話しながら足を進め、もう一つ灯りが消えた。

「その結果、勉強は出来るようになったが……知恵熱が出た時に耳が冷たいことに気が付いて触る癖がついた。ああしている時はね、悔しいのもあるが、1人で戦っていて自分自身に情けない気持ちなんだ。出来ると信じているし……今思えば、もう少し感情を上手に消化できていれば良かったと思う」

 ヨーゼフは思い出していた。熱が出ても使用人が心配するだけで、両親も兄たちもそれぞれの日常から外れることはなかった。当時は寂しいと思わなかった。ただベッドでも教本を広げ、どうすれば早く戻れるかだけを考えていた。涙の理由も全部そうだと思っていた。

「あのまま、練習させて足を痛めたらどうなるかなと思って、止めることにした」

そしたらきっと彼女は自分を責めてしまうから。

「どうして一緒に練習をすると?」

「なんとなく」

 あの時、両親や兄たちが見舞いに来てくれてもきっと何も変わらなかった。もっと惨めになっただけだ。気遣って甘やかされたかったわけではない。大きくなって寂しいという感情を知ってからも、多くを望むことは無意識下で避けていた。望むものは自分で手に入れる。ヨーゼフはそういう性格だ。

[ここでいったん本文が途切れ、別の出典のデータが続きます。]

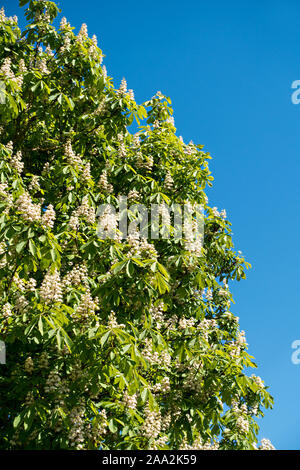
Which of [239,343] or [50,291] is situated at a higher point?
[239,343]

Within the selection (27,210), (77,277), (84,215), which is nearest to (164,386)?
(77,277)

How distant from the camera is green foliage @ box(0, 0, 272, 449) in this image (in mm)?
4484

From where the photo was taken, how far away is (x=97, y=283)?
5.75 metres

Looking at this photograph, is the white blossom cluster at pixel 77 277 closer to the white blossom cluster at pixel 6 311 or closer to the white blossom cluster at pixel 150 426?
the white blossom cluster at pixel 6 311

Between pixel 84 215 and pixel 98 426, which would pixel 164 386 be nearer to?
pixel 98 426

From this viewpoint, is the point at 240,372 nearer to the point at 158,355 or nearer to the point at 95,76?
the point at 158,355

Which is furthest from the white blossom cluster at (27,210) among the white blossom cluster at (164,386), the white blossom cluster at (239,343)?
the white blossom cluster at (239,343)

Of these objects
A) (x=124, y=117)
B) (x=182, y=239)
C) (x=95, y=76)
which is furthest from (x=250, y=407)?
(x=95, y=76)

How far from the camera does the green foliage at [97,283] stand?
448 centimetres

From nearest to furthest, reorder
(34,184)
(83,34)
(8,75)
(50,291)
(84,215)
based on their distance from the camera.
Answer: (50,291)
(84,215)
(8,75)
(34,184)
(83,34)

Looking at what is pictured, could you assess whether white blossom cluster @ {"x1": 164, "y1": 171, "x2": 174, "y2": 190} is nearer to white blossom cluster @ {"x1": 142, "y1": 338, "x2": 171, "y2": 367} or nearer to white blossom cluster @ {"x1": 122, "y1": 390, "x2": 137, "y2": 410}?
white blossom cluster @ {"x1": 142, "y1": 338, "x2": 171, "y2": 367}
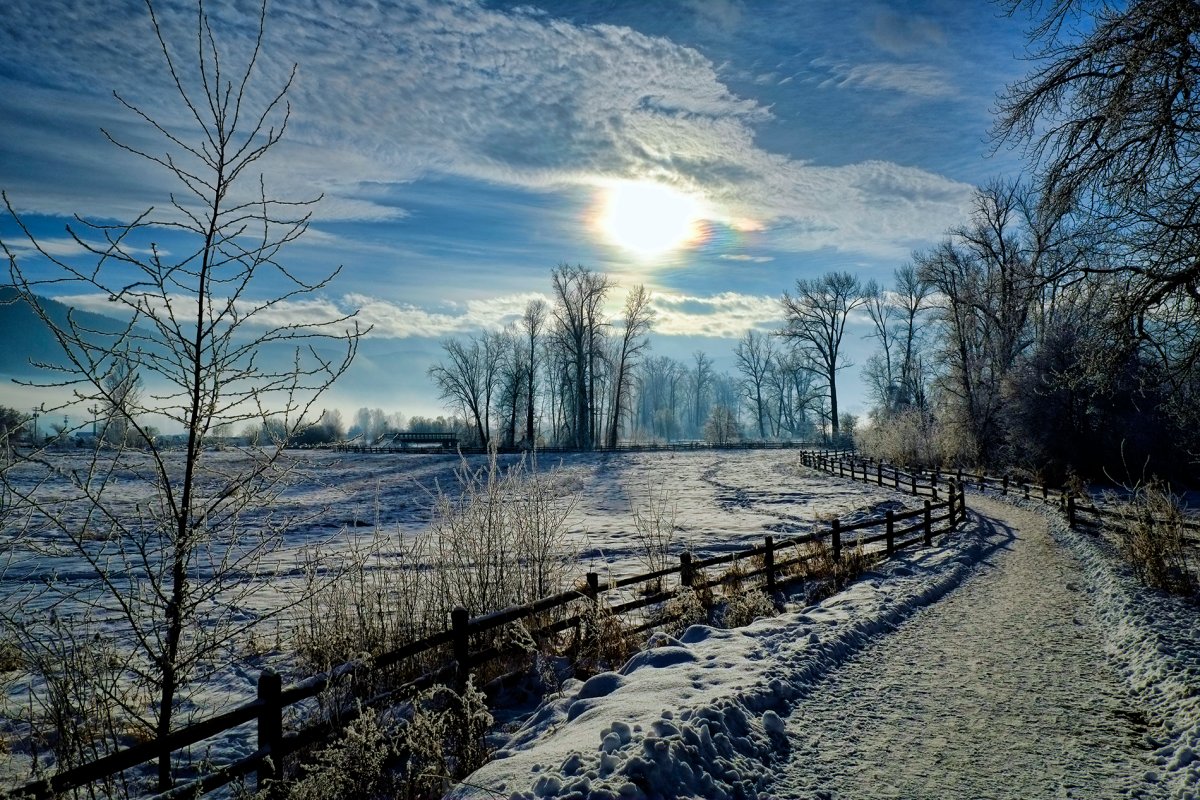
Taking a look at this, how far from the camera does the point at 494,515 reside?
802 cm

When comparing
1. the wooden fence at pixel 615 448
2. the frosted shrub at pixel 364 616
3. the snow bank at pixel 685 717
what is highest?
the wooden fence at pixel 615 448

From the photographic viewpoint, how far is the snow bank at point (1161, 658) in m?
4.68

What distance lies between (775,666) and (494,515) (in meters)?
3.78

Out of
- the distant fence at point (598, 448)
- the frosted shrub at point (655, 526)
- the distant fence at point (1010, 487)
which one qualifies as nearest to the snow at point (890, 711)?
the frosted shrub at point (655, 526)

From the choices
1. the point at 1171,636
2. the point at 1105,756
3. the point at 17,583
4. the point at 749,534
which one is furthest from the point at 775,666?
the point at 17,583

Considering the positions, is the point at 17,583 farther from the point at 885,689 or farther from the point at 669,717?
the point at 885,689

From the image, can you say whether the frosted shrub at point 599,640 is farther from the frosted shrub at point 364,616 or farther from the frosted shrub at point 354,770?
the frosted shrub at point 354,770

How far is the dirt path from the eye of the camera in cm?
442

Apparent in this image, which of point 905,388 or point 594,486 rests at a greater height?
point 905,388

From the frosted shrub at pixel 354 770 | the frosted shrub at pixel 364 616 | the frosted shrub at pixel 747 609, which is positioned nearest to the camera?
the frosted shrub at pixel 354 770

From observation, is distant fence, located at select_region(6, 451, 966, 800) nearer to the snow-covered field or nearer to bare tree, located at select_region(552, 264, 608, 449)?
the snow-covered field

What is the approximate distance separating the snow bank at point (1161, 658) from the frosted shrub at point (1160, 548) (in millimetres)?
236

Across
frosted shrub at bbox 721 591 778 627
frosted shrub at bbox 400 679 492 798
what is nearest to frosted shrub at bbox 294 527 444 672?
frosted shrub at bbox 400 679 492 798

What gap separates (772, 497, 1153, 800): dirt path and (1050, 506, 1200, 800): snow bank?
0.17m
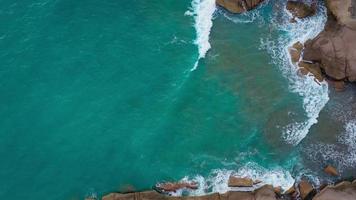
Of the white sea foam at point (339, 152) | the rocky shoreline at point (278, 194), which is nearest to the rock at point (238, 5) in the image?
the white sea foam at point (339, 152)

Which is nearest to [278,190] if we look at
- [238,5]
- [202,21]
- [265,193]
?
[265,193]

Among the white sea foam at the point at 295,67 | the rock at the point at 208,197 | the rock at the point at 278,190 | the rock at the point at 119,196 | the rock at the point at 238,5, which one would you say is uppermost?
the rock at the point at 238,5

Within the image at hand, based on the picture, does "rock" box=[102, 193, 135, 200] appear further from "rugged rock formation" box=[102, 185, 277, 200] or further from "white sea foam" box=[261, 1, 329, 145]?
"white sea foam" box=[261, 1, 329, 145]

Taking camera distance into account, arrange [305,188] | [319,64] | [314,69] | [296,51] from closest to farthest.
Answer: [305,188], [319,64], [314,69], [296,51]

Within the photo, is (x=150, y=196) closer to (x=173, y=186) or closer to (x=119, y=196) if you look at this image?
(x=173, y=186)

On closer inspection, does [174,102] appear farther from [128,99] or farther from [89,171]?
[89,171]

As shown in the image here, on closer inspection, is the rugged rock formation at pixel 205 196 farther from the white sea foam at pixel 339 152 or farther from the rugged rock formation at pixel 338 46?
the rugged rock formation at pixel 338 46

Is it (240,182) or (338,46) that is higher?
(338,46)
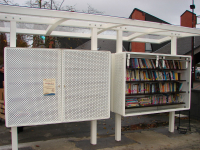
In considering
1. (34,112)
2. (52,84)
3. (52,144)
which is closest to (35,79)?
(52,84)

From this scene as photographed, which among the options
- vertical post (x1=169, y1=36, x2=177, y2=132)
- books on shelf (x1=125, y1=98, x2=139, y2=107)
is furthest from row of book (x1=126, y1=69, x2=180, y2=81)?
vertical post (x1=169, y1=36, x2=177, y2=132)

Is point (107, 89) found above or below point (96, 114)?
above

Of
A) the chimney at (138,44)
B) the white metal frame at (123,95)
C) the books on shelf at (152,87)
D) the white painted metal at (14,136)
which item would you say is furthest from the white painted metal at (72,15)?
the chimney at (138,44)

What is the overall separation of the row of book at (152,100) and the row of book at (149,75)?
55 cm

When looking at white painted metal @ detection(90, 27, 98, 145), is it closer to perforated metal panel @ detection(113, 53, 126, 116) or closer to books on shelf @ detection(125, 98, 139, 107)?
perforated metal panel @ detection(113, 53, 126, 116)

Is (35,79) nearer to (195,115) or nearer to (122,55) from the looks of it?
(122,55)

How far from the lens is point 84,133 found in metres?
5.73

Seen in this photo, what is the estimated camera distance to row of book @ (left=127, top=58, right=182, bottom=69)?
16.4 feet

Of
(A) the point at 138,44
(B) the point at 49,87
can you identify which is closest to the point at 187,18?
(A) the point at 138,44

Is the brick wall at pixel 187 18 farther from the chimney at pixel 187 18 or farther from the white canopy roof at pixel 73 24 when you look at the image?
the white canopy roof at pixel 73 24

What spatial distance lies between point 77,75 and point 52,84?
58 centimetres

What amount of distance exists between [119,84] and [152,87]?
48.8 inches

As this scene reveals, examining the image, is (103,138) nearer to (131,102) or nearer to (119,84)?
(131,102)

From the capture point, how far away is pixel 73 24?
4734 mm
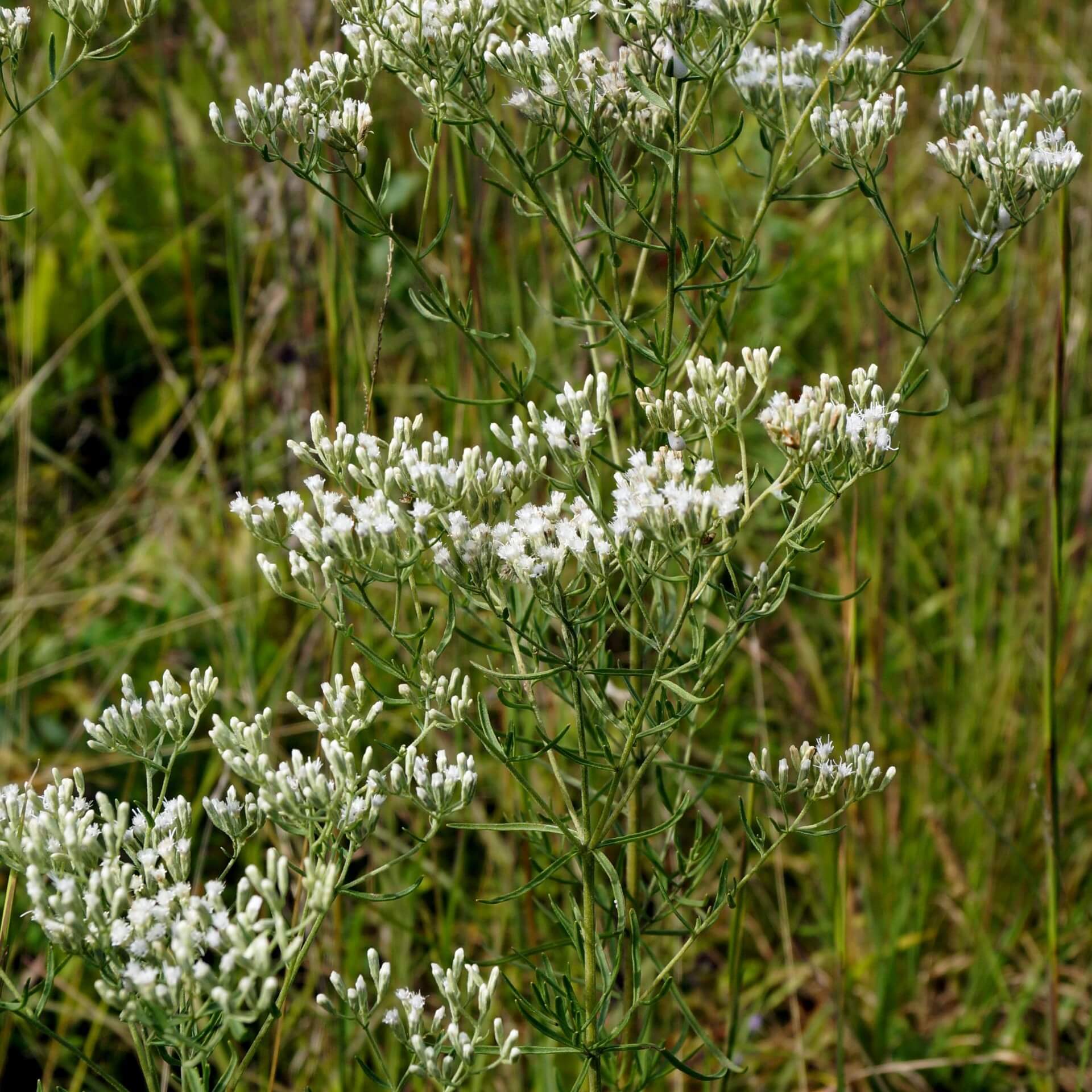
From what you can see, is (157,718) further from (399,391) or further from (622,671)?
(399,391)

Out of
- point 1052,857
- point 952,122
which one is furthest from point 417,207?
point 1052,857

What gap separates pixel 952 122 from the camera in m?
2.01

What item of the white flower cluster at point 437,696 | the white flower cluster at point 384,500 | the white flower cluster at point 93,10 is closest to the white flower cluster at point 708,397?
the white flower cluster at point 384,500

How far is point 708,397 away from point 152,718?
88 cm

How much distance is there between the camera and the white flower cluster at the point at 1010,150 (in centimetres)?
182

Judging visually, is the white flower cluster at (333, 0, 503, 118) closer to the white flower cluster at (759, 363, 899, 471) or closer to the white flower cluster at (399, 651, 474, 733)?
the white flower cluster at (759, 363, 899, 471)

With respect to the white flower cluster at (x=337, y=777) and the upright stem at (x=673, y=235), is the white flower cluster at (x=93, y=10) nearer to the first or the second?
the upright stem at (x=673, y=235)

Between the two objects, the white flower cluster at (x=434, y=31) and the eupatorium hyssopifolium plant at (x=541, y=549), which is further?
the white flower cluster at (x=434, y=31)

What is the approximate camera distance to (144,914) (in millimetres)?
1357

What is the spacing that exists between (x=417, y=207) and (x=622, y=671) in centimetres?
386

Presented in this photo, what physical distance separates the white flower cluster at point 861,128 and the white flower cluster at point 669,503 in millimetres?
587

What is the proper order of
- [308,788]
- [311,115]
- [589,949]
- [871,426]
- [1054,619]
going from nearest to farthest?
[308,788] < [871,426] < [589,949] < [311,115] < [1054,619]

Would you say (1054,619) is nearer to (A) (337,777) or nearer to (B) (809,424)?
(B) (809,424)

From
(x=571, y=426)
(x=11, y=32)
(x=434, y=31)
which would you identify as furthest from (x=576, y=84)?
(x=11, y=32)
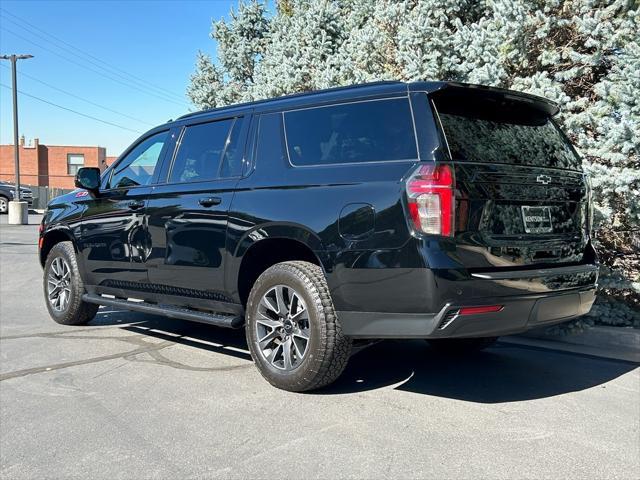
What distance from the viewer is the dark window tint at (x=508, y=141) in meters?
3.81

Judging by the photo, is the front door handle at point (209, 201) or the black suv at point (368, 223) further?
the front door handle at point (209, 201)

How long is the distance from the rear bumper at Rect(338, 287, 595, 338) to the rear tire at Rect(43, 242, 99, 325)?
3.62 metres

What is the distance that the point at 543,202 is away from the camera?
404 cm

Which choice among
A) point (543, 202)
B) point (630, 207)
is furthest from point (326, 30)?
point (543, 202)

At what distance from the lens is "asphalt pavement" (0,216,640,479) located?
10.4ft

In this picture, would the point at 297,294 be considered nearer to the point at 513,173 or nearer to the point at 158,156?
the point at 513,173

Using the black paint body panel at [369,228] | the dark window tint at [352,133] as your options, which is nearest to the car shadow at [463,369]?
the black paint body panel at [369,228]

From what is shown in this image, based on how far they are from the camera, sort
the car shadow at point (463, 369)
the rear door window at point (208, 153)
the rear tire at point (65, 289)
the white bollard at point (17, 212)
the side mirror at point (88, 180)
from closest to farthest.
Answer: the car shadow at point (463, 369), the rear door window at point (208, 153), the side mirror at point (88, 180), the rear tire at point (65, 289), the white bollard at point (17, 212)

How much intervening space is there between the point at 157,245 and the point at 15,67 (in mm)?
24131

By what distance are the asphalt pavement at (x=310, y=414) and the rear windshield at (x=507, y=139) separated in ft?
5.41

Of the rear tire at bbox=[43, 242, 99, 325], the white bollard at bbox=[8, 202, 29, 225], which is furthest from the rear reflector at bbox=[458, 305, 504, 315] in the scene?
the white bollard at bbox=[8, 202, 29, 225]

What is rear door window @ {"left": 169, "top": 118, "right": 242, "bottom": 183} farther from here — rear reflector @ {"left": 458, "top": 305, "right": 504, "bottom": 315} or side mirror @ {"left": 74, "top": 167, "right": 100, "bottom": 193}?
rear reflector @ {"left": 458, "top": 305, "right": 504, "bottom": 315}

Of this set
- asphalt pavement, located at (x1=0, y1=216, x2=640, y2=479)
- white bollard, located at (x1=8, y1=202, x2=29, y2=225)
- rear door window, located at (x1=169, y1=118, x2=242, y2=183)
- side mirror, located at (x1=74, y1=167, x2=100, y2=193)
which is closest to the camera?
asphalt pavement, located at (x1=0, y1=216, x2=640, y2=479)

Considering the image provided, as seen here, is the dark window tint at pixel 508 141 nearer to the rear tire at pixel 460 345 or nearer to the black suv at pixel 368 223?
the black suv at pixel 368 223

 ただ、リーゼは目の前の彼女が混ざった別の人間だ。もし側にいることで彼女が少しでも救われるなら、そう思った。何か具体的な例や確信があるわけではない。

「……あなたにも、そういう時期があったのね」

「……まぁ。そうだね」

 アレクサンドラはふっと笑った。夫はいつも一歩引いた冷静な人だと思っていた。生まれた頃からとは思わないがあんな癖があるのは意外だった。

「てっきり私の癇癪かと思ったの。可愛い癖で良かったわ」

夫は肩を竦めて恥ずかしそうに笑った。

「明日、私も見に来ていいかしら。あなたが踊るの、見たことがないわ」

 残り1つのランプは、目を細めて眉をしかめたヨーゼフを浮かび上がらせた。

「仕事は?」

「なんとかするわ」

笑顔の妻にヨーゼフは小さくため息をついた。顔が少し熱いからきっと赤くなっていて、相手のあの笑顔から察するにそれを見抜いている。得意じゃないんだけど、と小さく呟いて一歩前へ進む。

「それなら、今ここで見せるよ」

仄暗いホールの中に2人分の楽しそうなステップの音が響いた。